Amid a lack of opportunities and a broken system, many children and young people in Mexico are exposed to falling into the grip of organized crime.
As drug cartels in Mexico continue to grow, so do their ranks. That is why they have developed a recruitment mechanism, sometimes voluntary but more often forced, targeting children and adolescents who are lured in with deception and promises that are never fulfilled.
To address the problem, the administration of former President Andrés Manuel López Obrador launched in 2018 a series of social programs offering monthly financial stipends, known as "becas," along with opportunities for young people to learn a trade, aimed at steering them away from organized crime.
But according to an investigation by Animal Político, despite heavy federal investment, the recruitment of young people, as well as their involvement in crimes linked to organized crime, has increased by nearly 150% in recent years, rising from 56,502 cases between 2012 and 2018 to 140,444 cases between 2018 and 2024.

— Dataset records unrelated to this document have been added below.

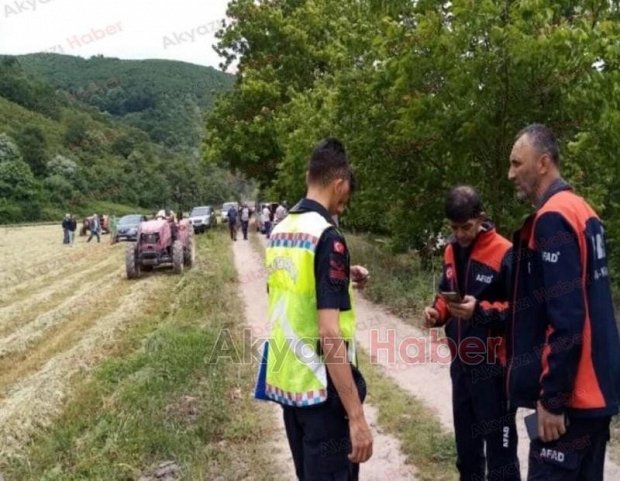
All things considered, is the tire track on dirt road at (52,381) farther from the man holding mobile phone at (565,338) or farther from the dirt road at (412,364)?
the man holding mobile phone at (565,338)

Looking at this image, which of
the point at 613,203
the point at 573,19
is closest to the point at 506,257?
the point at 573,19

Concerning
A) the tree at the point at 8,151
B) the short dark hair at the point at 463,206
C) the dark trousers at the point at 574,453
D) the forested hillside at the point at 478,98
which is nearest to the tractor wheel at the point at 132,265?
the forested hillside at the point at 478,98

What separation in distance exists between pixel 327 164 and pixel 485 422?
1.90 meters

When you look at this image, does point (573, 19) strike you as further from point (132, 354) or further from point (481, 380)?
point (132, 354)

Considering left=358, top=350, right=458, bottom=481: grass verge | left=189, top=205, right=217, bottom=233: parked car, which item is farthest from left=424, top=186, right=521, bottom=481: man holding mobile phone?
left=189, top=205, right=217, bottom=233: parked car

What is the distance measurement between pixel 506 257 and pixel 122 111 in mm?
136371

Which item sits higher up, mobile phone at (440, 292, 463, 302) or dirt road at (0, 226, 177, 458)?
mobile phone at (440, 292, 463, 302)

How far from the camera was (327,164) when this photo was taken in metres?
2.86

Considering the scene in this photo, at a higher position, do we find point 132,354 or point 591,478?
point 591,478

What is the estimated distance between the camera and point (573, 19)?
307 inches

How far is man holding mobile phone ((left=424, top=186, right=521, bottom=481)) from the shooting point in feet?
12.0

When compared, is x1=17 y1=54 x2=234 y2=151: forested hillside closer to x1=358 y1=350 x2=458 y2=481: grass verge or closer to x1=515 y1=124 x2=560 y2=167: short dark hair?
x1=358 y1=350 x2=458 y2=481: grass verge

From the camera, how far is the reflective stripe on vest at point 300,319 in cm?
272

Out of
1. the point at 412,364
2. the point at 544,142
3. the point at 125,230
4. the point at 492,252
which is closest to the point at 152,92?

Under the slogan "Grantees yes, hitmen no," López Obrador's government spent nearly $7 billion during his administration to fund these programs. In the first year of Claudia Sheinbaum's administration, the federal government approved an additional $1.3 billion to continue funding them, which authorities say has helped contain recruitment and violence.

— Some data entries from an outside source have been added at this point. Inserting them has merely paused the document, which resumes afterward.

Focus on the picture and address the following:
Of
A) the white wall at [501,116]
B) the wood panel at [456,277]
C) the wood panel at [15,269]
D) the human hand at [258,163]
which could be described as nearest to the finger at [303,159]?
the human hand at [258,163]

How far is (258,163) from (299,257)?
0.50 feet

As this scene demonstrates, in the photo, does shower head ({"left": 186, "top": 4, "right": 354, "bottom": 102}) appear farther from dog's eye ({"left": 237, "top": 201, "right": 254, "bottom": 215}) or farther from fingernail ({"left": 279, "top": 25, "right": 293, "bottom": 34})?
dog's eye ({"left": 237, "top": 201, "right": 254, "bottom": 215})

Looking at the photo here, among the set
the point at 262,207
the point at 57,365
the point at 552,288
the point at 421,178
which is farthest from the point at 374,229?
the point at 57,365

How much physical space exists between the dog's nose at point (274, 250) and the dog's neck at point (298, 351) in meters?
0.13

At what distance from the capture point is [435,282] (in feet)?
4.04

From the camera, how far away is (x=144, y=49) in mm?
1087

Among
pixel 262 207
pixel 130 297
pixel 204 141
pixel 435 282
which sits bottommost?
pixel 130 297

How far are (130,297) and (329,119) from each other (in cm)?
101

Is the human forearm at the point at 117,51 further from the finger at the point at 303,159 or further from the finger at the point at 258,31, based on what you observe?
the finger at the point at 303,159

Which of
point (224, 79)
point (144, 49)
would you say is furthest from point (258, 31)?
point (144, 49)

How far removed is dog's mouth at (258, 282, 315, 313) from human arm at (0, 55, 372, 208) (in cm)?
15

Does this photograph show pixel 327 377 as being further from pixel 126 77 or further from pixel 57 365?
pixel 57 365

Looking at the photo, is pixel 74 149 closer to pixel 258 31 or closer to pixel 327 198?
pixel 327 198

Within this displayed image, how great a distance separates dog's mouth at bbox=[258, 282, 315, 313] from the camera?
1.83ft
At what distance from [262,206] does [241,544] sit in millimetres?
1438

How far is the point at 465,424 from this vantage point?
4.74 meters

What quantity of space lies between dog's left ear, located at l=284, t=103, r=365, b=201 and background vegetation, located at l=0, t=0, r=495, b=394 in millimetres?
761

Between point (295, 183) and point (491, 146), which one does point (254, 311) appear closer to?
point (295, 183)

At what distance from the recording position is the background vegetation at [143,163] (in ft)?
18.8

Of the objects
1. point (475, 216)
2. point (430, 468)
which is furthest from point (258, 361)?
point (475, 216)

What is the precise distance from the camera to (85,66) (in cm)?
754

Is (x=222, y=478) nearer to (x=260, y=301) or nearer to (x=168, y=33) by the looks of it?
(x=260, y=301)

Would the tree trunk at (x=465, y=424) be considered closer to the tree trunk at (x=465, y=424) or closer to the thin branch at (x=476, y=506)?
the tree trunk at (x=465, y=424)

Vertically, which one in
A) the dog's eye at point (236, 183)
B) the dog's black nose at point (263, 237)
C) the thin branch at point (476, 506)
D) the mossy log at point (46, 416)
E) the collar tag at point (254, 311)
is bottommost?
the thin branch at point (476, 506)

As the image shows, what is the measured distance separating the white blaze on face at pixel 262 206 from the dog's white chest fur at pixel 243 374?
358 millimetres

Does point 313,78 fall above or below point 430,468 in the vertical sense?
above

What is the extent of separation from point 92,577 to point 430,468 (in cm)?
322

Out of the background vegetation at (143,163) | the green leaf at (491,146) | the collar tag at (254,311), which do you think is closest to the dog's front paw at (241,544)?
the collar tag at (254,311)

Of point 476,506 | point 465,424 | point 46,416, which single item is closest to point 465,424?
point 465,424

Despite the heavy investment, the number of people ages 18 to 29 arrested for drug dealing and homicide has continued to rise. According to Animal Político's analysis, between January and May 2025, state prosecutors reported 9,309 arrests of young people linked to drug-trafficking cases.
The monthly average, 1,862 young people arrested, is more than 300% higher than in 2012, the first year of Enrique Peña Nieto's administration.
Among minors, arrests increased by nearly 80% between 2018 and 2024 compared with the 2006–2012 period, and by 2.2% compared with 2012–2018.
Child rights expert Juan Martín Pérez García told Animal Político that the figures should not be read solely as an increase in youth crime, but as an indicator of high vulnerability and recruitment by criminal groups that view adolescents as a readily available and replaceable population.
In that sense, he said, the issue is not how many children and young people commit crimes, but how many are in vulnerable conditions that make them susceptible to recruitment by organized crime.
In recent years, Mexican drug cartels have adopted new recruitment strategies to convince children and young people to join their ranks. Beyond traditional street recruitment, criminal groups now use fake job postings and deceptive offers on social media. Those who fall for the schemes are later kidnapped and forced to join the groups.
As previously noted by The Latin Times, Mexican drug cartels increasingly target vulnerable teenagers online.
Social media platforms such as Facebook, Snapchat and TikTok, along with encrypted messaging apps like Telegram and WhatsApp, are used by the cartels to display wealth, cars and weapons, as well as to intimidate rival groups by publicizing crimes and issuing threats.
In its analysis, Animal Político noted that Mexico lacks a precise way to measure the recruitment of minors and young people because it is not classified as a specific crime.
Juan Martín Pérez García, coordinator of the organization Tejiendo Redes Infancia, told the outlet there are no records or databases that allow authorities to determine how many children and young people are actually being recruited.
"If it's not classified as a crime, it doesn't exist: there's no data, no obligation to account for it," Pérez said.